From the time this rally kicked off in March, there has been a weekly chorus of false sentiment, technical and economic indicators that have successfully done their duty in throwing investors off the scent of the market, rendering their capital useless as it sits parked in cash or hedged to the point of absurdity.

Some four months later, nothing has changed. Instead of seeking points of advantageous participation/allocation into this rally, an overwhelming majority of investors are looking at when it will end. Even the most bullish among us do not believe this rally can last for much longer than the next few months.

In the face of the greatest act of global central bank liquidity injections, fiscal stimulus packages and a massive transformation of society as we know it, investors are focused on the same data that has caused them perpetual misery since the 2009 lows. That is backward looking fundamental, macroeconomic data points. While the misery of the current state of affairs is very real, it is also the type of common sense, in your face data that the market uses to not just run, but sprint through the wall of worry it builds, as the market looks ahead to different data points that have yet to revealed through conventional measures. Put simply, what is obvious will always be obviously wrong.

The greatest threat that investors face in the current market is not missing the top, suffering through another repeat of the March virus crash. The greatest threat investors face has been and continues to be getting bearish early on a market that has done nothing other than demonstrate extreme consistency and momentum.

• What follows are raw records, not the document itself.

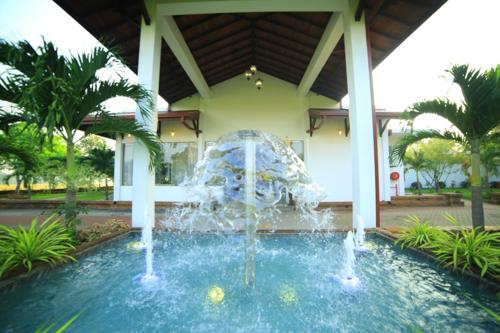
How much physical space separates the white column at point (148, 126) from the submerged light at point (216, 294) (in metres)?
3.02

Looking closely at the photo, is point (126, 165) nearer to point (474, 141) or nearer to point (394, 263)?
point (394, 263)

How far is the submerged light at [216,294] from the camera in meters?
2.14

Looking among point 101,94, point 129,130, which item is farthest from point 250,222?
point 101,94

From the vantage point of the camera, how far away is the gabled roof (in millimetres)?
4941

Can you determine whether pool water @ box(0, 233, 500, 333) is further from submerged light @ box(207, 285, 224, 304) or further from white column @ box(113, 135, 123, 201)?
white column @ box(113, 135, 123, 201)

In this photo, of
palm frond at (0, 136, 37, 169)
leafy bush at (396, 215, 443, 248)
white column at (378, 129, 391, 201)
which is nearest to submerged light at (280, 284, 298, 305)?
leafy bush at (396, 215, 443, 248)

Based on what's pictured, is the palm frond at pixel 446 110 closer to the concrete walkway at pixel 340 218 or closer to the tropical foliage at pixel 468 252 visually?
the tropical foliage at pixel 468 252

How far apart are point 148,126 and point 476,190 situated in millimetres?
5968

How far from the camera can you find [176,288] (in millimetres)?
2385

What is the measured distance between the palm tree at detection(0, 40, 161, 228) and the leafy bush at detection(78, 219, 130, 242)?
46 centimetres

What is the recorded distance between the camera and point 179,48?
6.33 m

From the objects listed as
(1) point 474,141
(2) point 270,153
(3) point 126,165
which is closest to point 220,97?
(3) point 126,165

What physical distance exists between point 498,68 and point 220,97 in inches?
324

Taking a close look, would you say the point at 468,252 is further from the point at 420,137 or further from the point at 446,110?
the point at 446,110
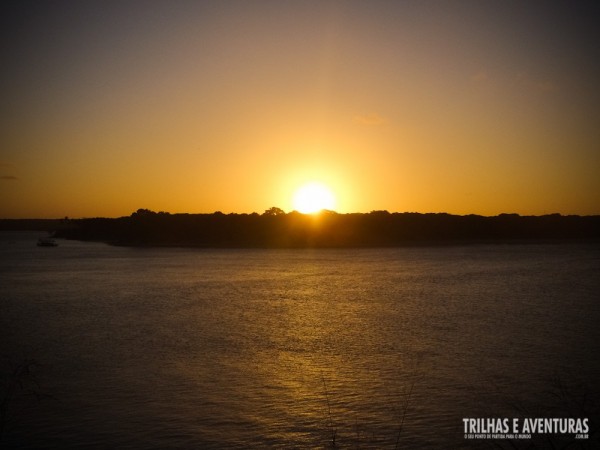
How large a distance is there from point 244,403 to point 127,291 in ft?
102

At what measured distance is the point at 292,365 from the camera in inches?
745

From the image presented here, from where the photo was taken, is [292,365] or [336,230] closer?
[292,365]

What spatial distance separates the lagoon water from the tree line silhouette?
99.8m

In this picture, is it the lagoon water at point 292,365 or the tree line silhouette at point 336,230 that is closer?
the lagoon water at point 292,365

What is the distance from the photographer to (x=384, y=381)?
16656 mm

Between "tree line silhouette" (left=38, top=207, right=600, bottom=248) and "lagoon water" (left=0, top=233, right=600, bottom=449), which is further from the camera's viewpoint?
"tree line silhouette" (left=38, top=207, right=600, bottom=248)

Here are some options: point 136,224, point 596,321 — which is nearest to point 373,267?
point 596,321

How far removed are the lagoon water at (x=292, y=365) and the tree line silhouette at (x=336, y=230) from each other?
9976 centimetres

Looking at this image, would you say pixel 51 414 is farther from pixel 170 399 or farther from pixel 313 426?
pixel 313 426

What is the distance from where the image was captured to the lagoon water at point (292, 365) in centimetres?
1305

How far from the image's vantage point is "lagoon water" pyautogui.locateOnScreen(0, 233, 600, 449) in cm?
1305

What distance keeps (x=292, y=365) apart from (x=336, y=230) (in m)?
129

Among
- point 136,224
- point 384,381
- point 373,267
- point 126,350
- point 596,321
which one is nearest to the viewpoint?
point 384,381

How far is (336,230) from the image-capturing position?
483 ft
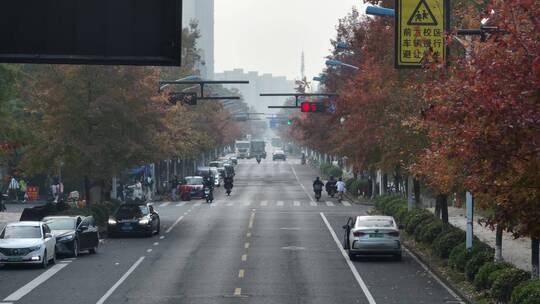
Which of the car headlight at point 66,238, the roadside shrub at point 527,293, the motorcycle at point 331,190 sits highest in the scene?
the roadside shrub at point 527,293

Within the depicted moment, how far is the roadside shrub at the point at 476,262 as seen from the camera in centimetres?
3022

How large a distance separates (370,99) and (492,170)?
25989 millimetres

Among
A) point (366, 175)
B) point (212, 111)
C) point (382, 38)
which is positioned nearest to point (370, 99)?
point (382, 38)

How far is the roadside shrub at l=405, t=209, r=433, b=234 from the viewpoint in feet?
147

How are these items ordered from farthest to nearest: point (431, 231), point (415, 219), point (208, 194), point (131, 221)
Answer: point (208, 194), point (131, 221), point (415, 219), point (431, 231)

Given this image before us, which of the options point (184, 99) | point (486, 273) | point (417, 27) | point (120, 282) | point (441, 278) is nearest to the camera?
point (486, 273)

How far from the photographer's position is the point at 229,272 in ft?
114

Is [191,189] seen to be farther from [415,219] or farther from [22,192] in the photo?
[415,219]

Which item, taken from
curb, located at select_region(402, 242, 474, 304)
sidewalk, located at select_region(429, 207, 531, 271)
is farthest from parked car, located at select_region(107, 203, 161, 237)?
sidewalk, located at select_region(429, 207, 531, 271)

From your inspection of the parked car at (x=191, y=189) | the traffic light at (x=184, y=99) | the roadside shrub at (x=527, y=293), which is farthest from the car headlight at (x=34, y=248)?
the parked car at (x=191, y=189)

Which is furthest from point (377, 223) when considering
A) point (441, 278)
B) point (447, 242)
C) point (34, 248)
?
point (34, 248)

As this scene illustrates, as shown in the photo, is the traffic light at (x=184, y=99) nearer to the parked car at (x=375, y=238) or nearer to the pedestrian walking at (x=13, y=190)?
the parked car at (x=375, y=238)

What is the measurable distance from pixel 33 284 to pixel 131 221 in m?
16.9

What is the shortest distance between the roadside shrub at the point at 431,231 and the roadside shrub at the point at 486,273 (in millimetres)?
11310
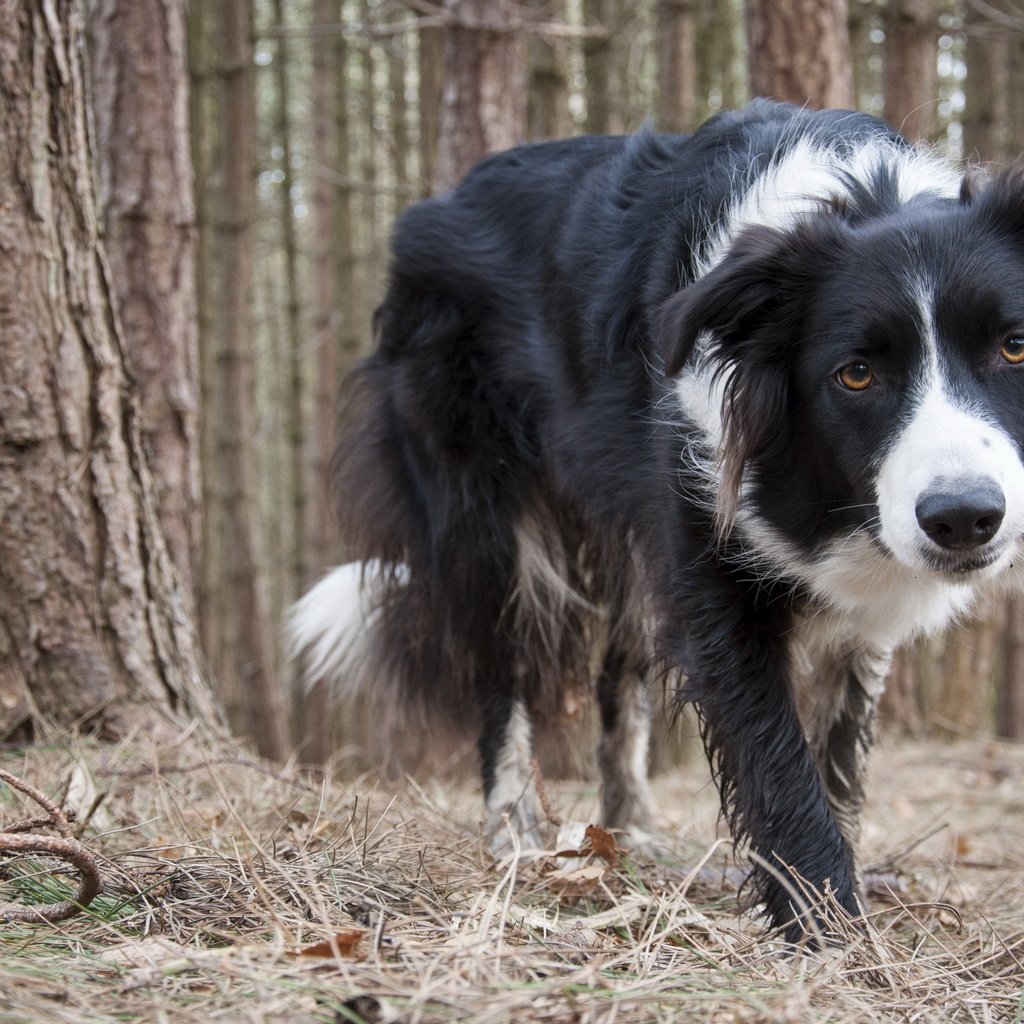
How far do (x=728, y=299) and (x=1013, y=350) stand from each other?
613 millimetres

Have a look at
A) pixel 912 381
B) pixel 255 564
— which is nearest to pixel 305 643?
pixel 912 381

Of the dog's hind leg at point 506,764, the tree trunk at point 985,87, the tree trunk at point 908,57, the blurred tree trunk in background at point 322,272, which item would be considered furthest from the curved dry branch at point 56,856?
the blurred tree trunk in background at point 322,272

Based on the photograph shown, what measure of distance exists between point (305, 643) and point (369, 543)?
0.51 meters

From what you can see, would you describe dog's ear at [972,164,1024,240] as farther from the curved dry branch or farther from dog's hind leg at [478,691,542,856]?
the curved dry branch

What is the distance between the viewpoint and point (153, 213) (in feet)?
16.9

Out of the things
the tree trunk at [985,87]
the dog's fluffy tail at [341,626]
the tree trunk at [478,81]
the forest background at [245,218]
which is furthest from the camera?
the tree trunk at [985,87]

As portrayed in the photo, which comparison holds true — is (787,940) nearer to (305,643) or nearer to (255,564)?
(305,643)

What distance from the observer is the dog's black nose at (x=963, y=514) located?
234cm

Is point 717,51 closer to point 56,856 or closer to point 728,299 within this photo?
point 728,299

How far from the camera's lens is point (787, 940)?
2.76 metres

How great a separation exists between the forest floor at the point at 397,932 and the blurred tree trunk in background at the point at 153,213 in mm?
1699

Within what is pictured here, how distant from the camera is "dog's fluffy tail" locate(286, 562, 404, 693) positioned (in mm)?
4633

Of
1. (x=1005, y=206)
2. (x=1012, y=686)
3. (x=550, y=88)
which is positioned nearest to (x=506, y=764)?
(x=1005, y=206)

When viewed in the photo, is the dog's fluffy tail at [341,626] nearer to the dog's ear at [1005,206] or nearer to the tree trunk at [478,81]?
the tree trunk at [478,81]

All it took was two 1% down weeks in the Nasdaq to bring out an army of top callers, bubble predictions and pessimists, calling for a steep retracement of the gains we have experienced since March.

All it took was two months of the S&P 500 moving sideways through a technical zone of turbulence that had a high probability of exerting exactly the type of messy action we have seen since early June in the S&P 500.

Investors are confusing a constructive digestion of gains with a market top.